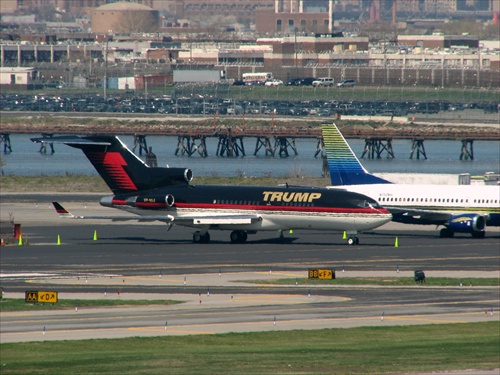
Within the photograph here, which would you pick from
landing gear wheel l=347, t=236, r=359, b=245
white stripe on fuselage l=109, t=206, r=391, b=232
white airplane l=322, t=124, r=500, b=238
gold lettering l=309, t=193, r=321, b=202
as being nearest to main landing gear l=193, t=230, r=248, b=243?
white stripe on fuselage l=109, t=206, r=391, b=232

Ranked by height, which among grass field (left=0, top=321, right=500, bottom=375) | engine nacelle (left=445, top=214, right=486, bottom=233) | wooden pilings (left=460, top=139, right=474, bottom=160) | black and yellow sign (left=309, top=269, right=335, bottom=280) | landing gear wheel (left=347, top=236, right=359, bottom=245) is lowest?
wooden pilings (left=460, top=139, right=474, bottom=160)

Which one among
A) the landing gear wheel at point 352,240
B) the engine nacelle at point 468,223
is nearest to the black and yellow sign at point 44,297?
the landing gear wheel at point 352,240

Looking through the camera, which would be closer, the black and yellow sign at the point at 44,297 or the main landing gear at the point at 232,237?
the black and yellow sign at the point at 44,297

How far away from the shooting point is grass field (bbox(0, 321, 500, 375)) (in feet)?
130

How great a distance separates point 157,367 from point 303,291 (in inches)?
736

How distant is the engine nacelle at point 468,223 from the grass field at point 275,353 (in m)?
35.2

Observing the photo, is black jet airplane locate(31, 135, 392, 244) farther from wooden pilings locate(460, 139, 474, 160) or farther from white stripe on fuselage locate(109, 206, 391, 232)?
wooden pilings locate(460, 139, 474, 160)

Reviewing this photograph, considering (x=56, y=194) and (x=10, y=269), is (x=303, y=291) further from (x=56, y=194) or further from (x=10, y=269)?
(x=56, y=194)

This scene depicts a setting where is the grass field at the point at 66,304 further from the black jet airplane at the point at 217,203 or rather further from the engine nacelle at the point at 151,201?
the engine nacelle at the point at 151,201

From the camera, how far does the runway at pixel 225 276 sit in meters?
49.1

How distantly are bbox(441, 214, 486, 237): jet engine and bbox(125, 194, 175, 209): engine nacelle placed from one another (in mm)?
19250

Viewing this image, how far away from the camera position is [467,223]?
272 ft

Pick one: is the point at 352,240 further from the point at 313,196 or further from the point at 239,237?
the point at 239,237

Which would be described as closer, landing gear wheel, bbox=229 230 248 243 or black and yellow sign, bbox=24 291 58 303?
black and yellow sign, bbox=24 291 58 303
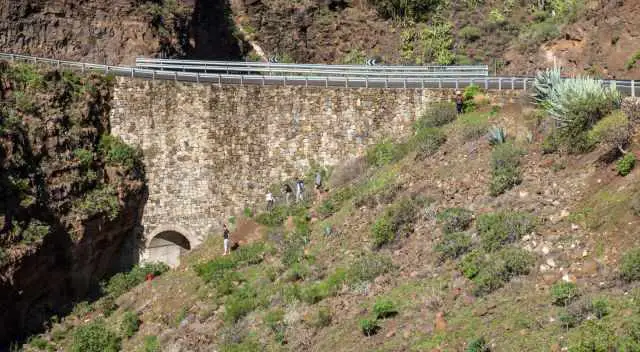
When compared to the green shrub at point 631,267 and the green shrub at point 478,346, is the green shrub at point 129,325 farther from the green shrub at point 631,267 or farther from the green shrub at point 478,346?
the green shrub at point 631,267

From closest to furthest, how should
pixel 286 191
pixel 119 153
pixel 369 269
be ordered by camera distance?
1. pixel 369 269
2. pixel 119 153
3. pixel 286 191

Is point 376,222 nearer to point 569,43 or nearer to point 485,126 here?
point 485,126

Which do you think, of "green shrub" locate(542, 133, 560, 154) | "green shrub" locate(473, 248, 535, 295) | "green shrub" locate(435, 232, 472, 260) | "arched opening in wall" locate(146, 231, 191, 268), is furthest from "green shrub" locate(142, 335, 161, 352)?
"green shrub" locate(542, 133, 560, 154)

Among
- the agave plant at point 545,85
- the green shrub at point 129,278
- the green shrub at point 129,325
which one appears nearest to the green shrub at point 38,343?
the green shrub at point 129,325

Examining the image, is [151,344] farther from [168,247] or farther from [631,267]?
[631,267]

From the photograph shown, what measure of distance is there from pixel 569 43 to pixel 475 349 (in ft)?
105

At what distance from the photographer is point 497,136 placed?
1336 inches

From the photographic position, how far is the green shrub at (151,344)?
105 feet

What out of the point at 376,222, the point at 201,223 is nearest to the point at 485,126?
the point at 376,222

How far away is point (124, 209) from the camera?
132ft

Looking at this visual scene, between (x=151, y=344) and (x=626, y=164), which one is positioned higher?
(x=626, y=164)

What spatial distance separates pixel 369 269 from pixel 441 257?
246 centimetres

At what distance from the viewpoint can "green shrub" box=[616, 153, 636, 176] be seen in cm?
2667

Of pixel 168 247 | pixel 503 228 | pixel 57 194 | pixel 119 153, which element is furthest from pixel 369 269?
pixel 119 153
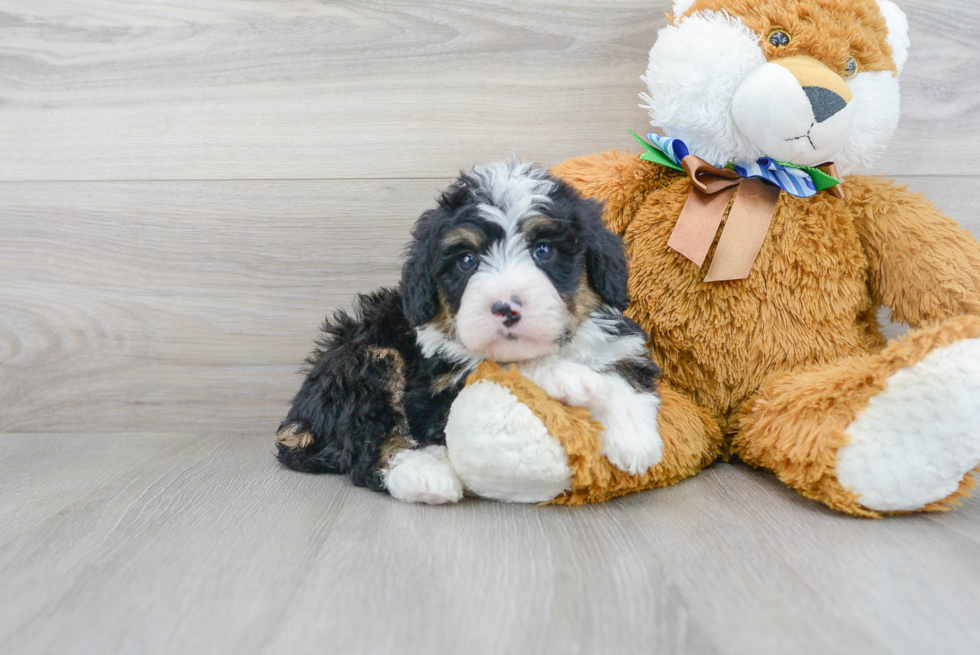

▬▬▬▬▬▬

• YOUR OBJECTIVE: Copy out all of the rows above word for word, leaving out the pictures.

• ANSWER TO THIS EXERCISE:
Within the photograph here, which would you pick from
landing gear wheel l=347, t=236, r=359, b=245
white stripe on fuselage l=109, t=206, r=391, b=232
white airplane l=322, t=124, r=500, b=238
gold lettering l=309, t=193, r=321, b=202
as being nearest to main landing gear l=193, t=230, r=248, b=243?
white stripe on fuselage l=109, t=206, r=391, b=232

Ranked by height, which among grass field (left=0, top=321, right=500, bottom=375) | engine nacelle (left=445, top=214, right=486, bottom=233) | wooden pilings (left=460, top=139, right=474, bottom=160) | black and yellow sign (left=309, top=269, right=335, bottom=280) | landing gear wheel (left=347, top=236, right=359, bottom=245) is lowest?
wooden pilings (left=460, top=139, right=474, bottom=160)

Which one among
A) the landing gear wheel at point 352,240
B) the engine nacelle at point 468,223
is nearest to the black and yellow sign at point 44,297?
the landing gear wheel at point 352,240

Looking through the camera, which would be closer, the black and yellow sign at the point at 44,297 or the main landing gear at the point at 232,237?
the black and yellow sign at the point at 44,297

How far away from the shooting point is grass field (bbox(0, 321, 500, 375)) (in feet)?
130

How great a distance separates point 157,367 from point 303,291 (in inches)?
736

How distant is the engine nacelle at point 468,223 from the grass field at point 275,353 (in m)?
35.2

Observing the photo, is black jet airplane locate(31, 135, 392, 244) farther from wooden pilings locate(460, 139, 474, 160) or farther from white stripe on fuselage locate(109, 206, 391, 232)?
wooden pilings locate(460, 139, 474, 160)

Reviewing this photograph, considering (x=56, y=194) and (x=10, y=269), is (x=303, y=291) further from (x=56, y=194) or further from (x=10, y=269)?
(x=56, y=194)

This scene depicts a setting where is the grass field at the point at 66,304 further from the black jet airplane at the point at 217,203 or rather further from the engine nacelle at the point at 151,201?
the engine nacelle at the point at 151,201

From the camera, how far does the runway at pixel 225 276 sit in meters?
49.1

How distantly are bbox(441, 214, 486, 237): jet engine and bbox(125, 194, 175, 209): engine nacelle placed from one another (in mm)?
19250

Viewing this image, how far away from the camera position is [467,223]?
272 ft

Pick one: is the point at 352,240 further from the point at 313,196 or further from the point at 239,237?
the point at 239,237

Which would be described as closer, landing gear wheel, bbox=229 230 248 243 or black and yellow sign, bbox=24 291 58 303?
black and yellow sign, bbox=24 291 58 303
When compared to the green shrub at point 631,267 and the green shrub at point 478,346, is the green shrub at point 129,325 farther from the green shrub at point 631,267 or farther from the green shrub at point 478,346?
the green shrub at point 631,267

From closest to furthest, how should
pixel 286 191
pixel 119 153
pixel 369 269
be ordered by camera distance?
1. pixel 369 269
2. pixel 119 153
3. pixel 286 191

Is point 376,222 nearer to point 569,43 or nearer to point 485,126 here?
point 485,126

Which do you think, of "green shrub" locate(542, 133, 560, 154) | "green shrub" locate(473, 248, 535, 295) | "green shrub" locate(435, 232, 472, 260) | "arched opening in wall" locate(146, 231, 191, 268), is furthest from "green shrub" locate(142, 335, 161, 352)?
"green shrub" locate(542, 133, 560, 154)

Among
- the agave plant at point 545,85
- the green shrub at point 129,278
- the green shrub at point 129,325
which one appears nearest to the green shrub at point 38,343?
the green shrub at point 129,325

Examining the image, is [151,344] farther from [168,247] or farther from [631,267]?
[631,267]

From the photograph shown, what measure of distance is there from pixel 569 43 to pixel 475 349 (in ft)?
105

At what distance from the photographer is point 497,136 placed?
1336 inches

From the photographic position, how far is the green shrub at (151,344)?
105 feet

What out of the point at 376,222, the point at 201,223 is nearest to the point at 485,126?
the point at 376,222

How far away is point (124, 209) from the camera?
132ft

Looking at this visual scene, between (x=151, y=344) and (x=626, y=164), which one is positioned higher?
(x=626, y=164)

What spatial distance separates pixel 369 269 from pixel 441 257?
246 centimetres

At what distance from the viewpoint can "green shrub" box=[616, 153, 636, 176] be seen in cm?
2667

Of pixel 168 247 | pixel 503 228 | pixel 57 194 | pixel 119 153, which element is furthest from pixel 369 269?
pixel 119 153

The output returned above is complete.